Smaller is big across newspaper industry

The bombing of Pearl Harbor.

Man’s first steps on the moon.

The Journal Gazette brought its readers these and other momentous stories on gradually narrowing pages. The newspaper has adjusted its page size over the years, keeping pace with industry trends.

The introduction of a $35 million printing press this week brought another size shift. Readers now see stories on 11- by-20-inch pages. A typical page is 2 inches narrower and 2 inches shorter than previously.

Newspapers from the New York Times to the Wall Street Journal have made similar adjustments this year. By shrinking pages, newspapers can cut newsprint costs and provide readers with a more convenient product, industry experts said.

The Journal Gazette’s new width is becoming the industry standard, said Rick Edmonds, media business analyst at the Poynter Institute, a school for journalists in St. Petersburg, Fla. Many newspapers have shifted to smaller page sizes in the past three to four years. A few holdouts, including the New York Times and the Wall Street Journal, made the change this year, he said.

Rising newsprint prices are driving the trend, said newspaper analyst John Morton, who heads Silver Spring, Md.-based Morton Research Inc. Shaving page size can cut newsprint costs 6 percent to 8 percent.

Many readers do not notice when a newspaper’s dimensions change, said Brad Hamm, dean of the Indiana University School of Journalism in Bloomington. Newspapers have gradually narrowed during the past century, and the changes had little effect on readership.

“Readers don’t really have a natural affinity to a certain size,” Hamm said.
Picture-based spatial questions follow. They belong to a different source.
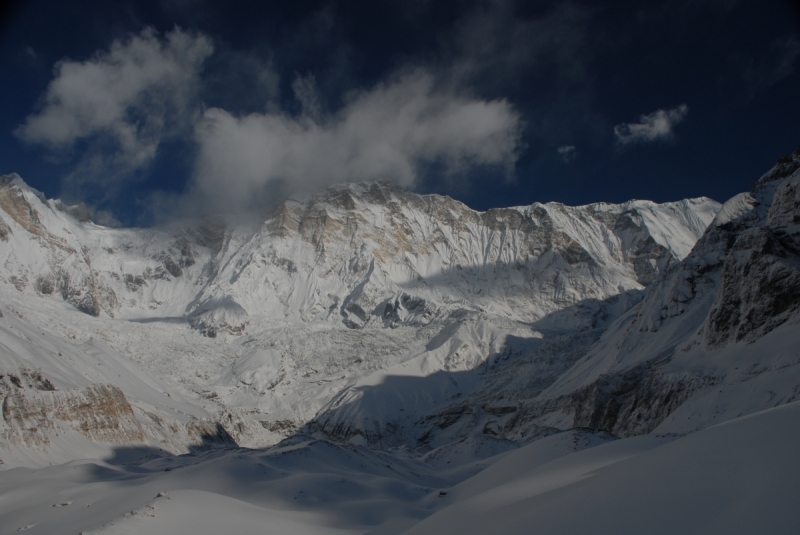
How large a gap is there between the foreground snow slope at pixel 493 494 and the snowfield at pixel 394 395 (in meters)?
0.07

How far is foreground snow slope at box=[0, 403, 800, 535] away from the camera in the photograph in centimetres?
737

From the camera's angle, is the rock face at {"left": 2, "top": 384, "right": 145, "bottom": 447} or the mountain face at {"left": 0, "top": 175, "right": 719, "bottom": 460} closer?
the rock face at {"left": 2, "top": 384, "right": 145, "bottom": 447}

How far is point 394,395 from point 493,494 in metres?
92.6

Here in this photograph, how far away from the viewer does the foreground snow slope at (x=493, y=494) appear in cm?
737

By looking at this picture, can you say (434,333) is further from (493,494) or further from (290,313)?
(493,494)

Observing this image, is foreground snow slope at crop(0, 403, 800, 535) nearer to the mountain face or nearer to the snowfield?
the snowfield

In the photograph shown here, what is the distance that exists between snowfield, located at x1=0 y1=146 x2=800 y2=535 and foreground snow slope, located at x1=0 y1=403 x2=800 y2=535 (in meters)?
0.07

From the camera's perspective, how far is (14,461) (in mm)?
35031

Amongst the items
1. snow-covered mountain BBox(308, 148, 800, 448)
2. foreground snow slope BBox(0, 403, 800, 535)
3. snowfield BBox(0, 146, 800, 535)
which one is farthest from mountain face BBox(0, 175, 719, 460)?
foreground snow slope BBox(0, 403, 800, 535)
Some newspapers, such as the Journal & Courier in Lafayette, are experimenting with even smaller sizes, Hamm said. The Lafayette paper was the first in the country to move to a Berliner format (12 by 18 inches). Many newspapers in London changed even more drastically, shifting to tabloids that proved popular with their readers, he said. Some readers prefer less bulky formats.

The Journal Gazette conducted focus groups and found that readers preferred the new size, editor Craig Klugman said. That factored into The Journal Gazette’s decision to come into line with other newspapers and print smaller pages.

“It’s done for ease of reading,” Klugman said. “It’s more compact, and people seem to like that.”

The Indianapolis Star switched to a narrower format within the past two years. Editor Dennis Ryerson said he has not heard any complaints from readers. The newspaper is able to present a full range of news stories in the smaller format, he said.

Changing newspaper styles may be influenced by the growth of Internet news sources, said Warren Watson, director of the Journalism Institute for Digital Education, Activities and Scholarship at Ball State University. Watson, a past president of the Society for News Design, said narrow and short columns appearing on Web sites may be inspiring the trend toward narrower newspapers.

“I think people are used to seeing something smaller anyway,” he said. “It’s an integral factor that people are looking to the Internet for news.”